Events accelerate when a possum covered in warbles, the swollen lumps created by botfly larvae beneath the skin, attacks Sonia's balcony door at midnight, working the doorknob with uncanny dexterity. Halder dissects the dead animal and discovers larvae that bored through the skull into the brain, a phenomenon never recorded. He rushes to Raleigh to consult a specialist.

During his absence, Sonia notices Phelps leaving the shed without clicking the padlock shut. She enters that night and descends. Chained to a wire mesh table with iron manacles lies a man, his body desiccated and his fingernails grown to long claws. Clusters of warbles hang beneath the mesh. When she checks his pupils, one contracts in the candlelight: He is alive. A botfly-infected squirrel enters through a burrow and crawls onto his face; the man feeds on it while the animal offers no resistance. Sonia flees, already feverish. Ma Kersey nurses her through days of severe fever, and during recovery Sonia convinces herself the shed was a hallucination.

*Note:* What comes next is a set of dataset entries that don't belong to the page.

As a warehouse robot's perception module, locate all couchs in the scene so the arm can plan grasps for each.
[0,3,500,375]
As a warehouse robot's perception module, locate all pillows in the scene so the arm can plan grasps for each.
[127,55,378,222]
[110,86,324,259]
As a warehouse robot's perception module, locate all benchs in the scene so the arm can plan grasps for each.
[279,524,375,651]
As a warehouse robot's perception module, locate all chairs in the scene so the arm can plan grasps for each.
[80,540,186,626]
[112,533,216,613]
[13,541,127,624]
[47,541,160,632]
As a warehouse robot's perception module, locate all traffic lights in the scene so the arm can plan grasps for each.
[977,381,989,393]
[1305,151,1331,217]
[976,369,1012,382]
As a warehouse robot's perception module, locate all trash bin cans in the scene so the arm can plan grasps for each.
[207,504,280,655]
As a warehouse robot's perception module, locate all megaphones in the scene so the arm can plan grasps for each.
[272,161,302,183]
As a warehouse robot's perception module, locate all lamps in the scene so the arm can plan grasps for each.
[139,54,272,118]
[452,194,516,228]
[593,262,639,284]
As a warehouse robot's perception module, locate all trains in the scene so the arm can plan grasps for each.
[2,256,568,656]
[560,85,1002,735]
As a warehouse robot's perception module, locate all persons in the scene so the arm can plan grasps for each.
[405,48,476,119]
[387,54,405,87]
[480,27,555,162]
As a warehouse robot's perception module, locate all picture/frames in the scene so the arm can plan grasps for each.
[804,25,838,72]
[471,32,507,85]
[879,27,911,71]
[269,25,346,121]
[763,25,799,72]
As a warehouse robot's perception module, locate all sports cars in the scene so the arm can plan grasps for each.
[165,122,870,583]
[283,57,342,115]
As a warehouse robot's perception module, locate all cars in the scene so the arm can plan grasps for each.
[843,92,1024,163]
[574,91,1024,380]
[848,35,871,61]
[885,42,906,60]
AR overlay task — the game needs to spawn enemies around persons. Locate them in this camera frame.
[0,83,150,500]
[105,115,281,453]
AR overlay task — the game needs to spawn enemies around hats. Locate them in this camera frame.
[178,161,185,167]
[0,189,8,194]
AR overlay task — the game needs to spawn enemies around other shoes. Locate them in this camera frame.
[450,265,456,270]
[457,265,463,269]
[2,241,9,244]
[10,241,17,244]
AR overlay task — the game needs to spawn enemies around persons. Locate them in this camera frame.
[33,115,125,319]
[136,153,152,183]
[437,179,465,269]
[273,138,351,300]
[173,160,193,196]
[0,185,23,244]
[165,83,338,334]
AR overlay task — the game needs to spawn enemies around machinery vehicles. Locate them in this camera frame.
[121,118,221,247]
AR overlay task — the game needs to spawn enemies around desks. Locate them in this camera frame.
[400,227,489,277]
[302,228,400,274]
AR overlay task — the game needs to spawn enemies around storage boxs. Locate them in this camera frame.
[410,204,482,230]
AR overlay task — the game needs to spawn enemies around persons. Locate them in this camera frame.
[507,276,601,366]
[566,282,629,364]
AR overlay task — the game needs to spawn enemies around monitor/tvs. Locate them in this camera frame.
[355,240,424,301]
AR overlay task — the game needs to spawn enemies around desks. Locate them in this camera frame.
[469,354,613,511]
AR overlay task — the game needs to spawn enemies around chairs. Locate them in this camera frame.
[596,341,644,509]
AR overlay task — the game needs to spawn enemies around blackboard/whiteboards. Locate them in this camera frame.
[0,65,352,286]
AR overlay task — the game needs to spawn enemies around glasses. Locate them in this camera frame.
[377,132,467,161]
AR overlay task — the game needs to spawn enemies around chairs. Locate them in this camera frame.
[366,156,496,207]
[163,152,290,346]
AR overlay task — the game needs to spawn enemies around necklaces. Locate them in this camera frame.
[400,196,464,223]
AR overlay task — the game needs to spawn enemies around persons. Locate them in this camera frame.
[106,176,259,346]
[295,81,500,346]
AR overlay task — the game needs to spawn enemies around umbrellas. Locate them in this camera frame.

Phelps shatters this comfort. He confronts her with the candle she dropped, drags her back to the shed, and locks her inside, insisting the creature below is the Devil. Trapped, Sonia descends again. The body looks different now, gaunt with starvation rather than mummified. The man speaks. She recognizes his face from Louisa's sketches: He is Saul Gregor, whom everyone believes Halder killed.

Saul explains that he heals from virtually any wound. Halder recognized this and kept him as a living subject, repeatedly infesting him with screwworms (fly larvae whose spiral ridges anchor them in living flesh and make them nearly impossible to extract) and botflies and studying their effects on his regenerating flesh. The flies that fed on Saul changed, developing the ability to drive infected animals to offer themselves as food to keep their host alive. Sonia begins widening the burrow as an escape route.

When Phelps returns, Sonia sees a botfly larva boring into his skull, driving him toward Saul against his will. Quoting Scripture, Phelps stumbles forward. Saul screams in his face, and Sonia strikes the back of Phelps's head with an enamel pan, crushing the larva. Phelps falls onto the table, and Saul feeds on him, killing him.

Strengthened, Saul asks Sonia to free him. She uses forceps to extract nails Halder hammered through his limbs. Saul tears himself from the mesh, leaving most of the skin of his back behind. They push through the door into evening air, where Halder waits with a gun, having returned from Raleigh.

Halder views Saul as a parasite no different from his insects and tries to recruit Sonia by appealing to her scientific understanding. She pretends to agree, stepping away from Saul. When Halder glances at her, Saul lunges and bites the doctor's wrist, injecting anesthetic saliva that paralyzes him. Sonia takes the gun. She tells Saul she is too tired for moral judgment and will not stop him. He kills Halder.

Rose and Jackson arrive searching for Sonia. Rose recognizes Saul and lowers her weapon. The four construct a cover story: Halder kept a dangerous animal that escaped and killed him. The sheriff accepts the explanation.

Louisa Halder returns, summoned by Ma Kersey through a network of contacts. She reclaims the estate, reconnects with Saul, and asks Sonia to help find a reputable entomologist to publish Halder's research under a new name, with Louisa and Sonia credited as illustrators and Halder reduced to a footnote. Eleven months later, the book has been published, Louisa and Saul have married, and the Kents have left to start fresh nearby. The shed has been demolished, its underground room now a frog pond. Saul has hunted for animals carrying the mutated botflies and found none since winter, suggesting the population may have collapsed. Sonia remains in the house, working on a book of medicinal herbs with Ma Kersey, but she cannot walk the woods alone, checks her skin for lumps, and watches strangers' faces, aware that some thoughts "burrow into your mind as thoroughly as a wasp larva burrows into an unsuspecting caterpillar" (272).